A county spokesman told local press after Regina's death that the monitor was not programmed for that purpose. It was a fatal mistake.

Lollobrigido was confined to a psychiatric hospital after his arrest for the Sept. 19 attack. In January, a Loudoun County court ordered Lollobrigido to undergo an assessment, consistent with longstanding concerns about his mental health.
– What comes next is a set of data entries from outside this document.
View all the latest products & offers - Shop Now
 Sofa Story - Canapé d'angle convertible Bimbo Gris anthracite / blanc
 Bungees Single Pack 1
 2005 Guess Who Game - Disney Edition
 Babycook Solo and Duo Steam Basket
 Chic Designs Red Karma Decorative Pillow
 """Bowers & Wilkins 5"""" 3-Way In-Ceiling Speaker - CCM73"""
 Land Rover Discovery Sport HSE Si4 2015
Cromwell wonders why these issues weren't accounted for in the bail package, doubly so given that Biberaj purports to be attuned to crises of health and well-being that she says underlie so much crime.

"What did you do when you let him out to make sure he got the mental health care he needed?" Cromwell asked. "What were the parameters?"

Cromwell, a Quantico-born Marine brat with deep ties to Virginia, has followed the controversies subsuming Biberaj. She was wounded hearing Biberaj's January State of Justice address, in which the commonwealth's attorney boasted of savings accrued by her anti-incarceration practices.

"We collectively have been able to successfully reduce the daily jail population from a number of 425 to about 250 on a regular basis," Biberaj said, referring to the inmate population at the Loudoun County jail. "And that $166 a day, that is a net saving to Loudoun County of over $110 million a year."

Local officials contest those figures. Cromwell's reaction, inevitably, is intertwined with Regina's case.

"How does one think I felt when I heard her say, 'I saved the county $166 a day'? I'm a victim again, over and over," Cromwell told the Free Beacon.

The family is periodically in touch with a victim's advocate at the Office of the Commonwealth's Attorney and with the prosecutor handling Lollobrigido's case. The matter was recently reassigned from Barry Zweig, one of Biberaj's top deputies, to Christina Brady. The family has spoken once with Biberaj, but Cromwell recalls the interaction was impromptu, and she can't reconstruct it precisely.

The family was on an introductory conference call with Zweig and a victim advocate, which Biberaj joined briefly midstream. Cromwell said she was caught off guard and would have prepared differently for the encounter.

"She may have said she was sorry," Cromwell recounts. "I can't even remember what she said because I was in utter shock. I was not prepared for her to jump in on the call. Otherwise my stance would have been a little different."

"No one has called me and said, 'We failed. We failed your daughter. Your daughter is gone because we failed. The system failed her.' No one."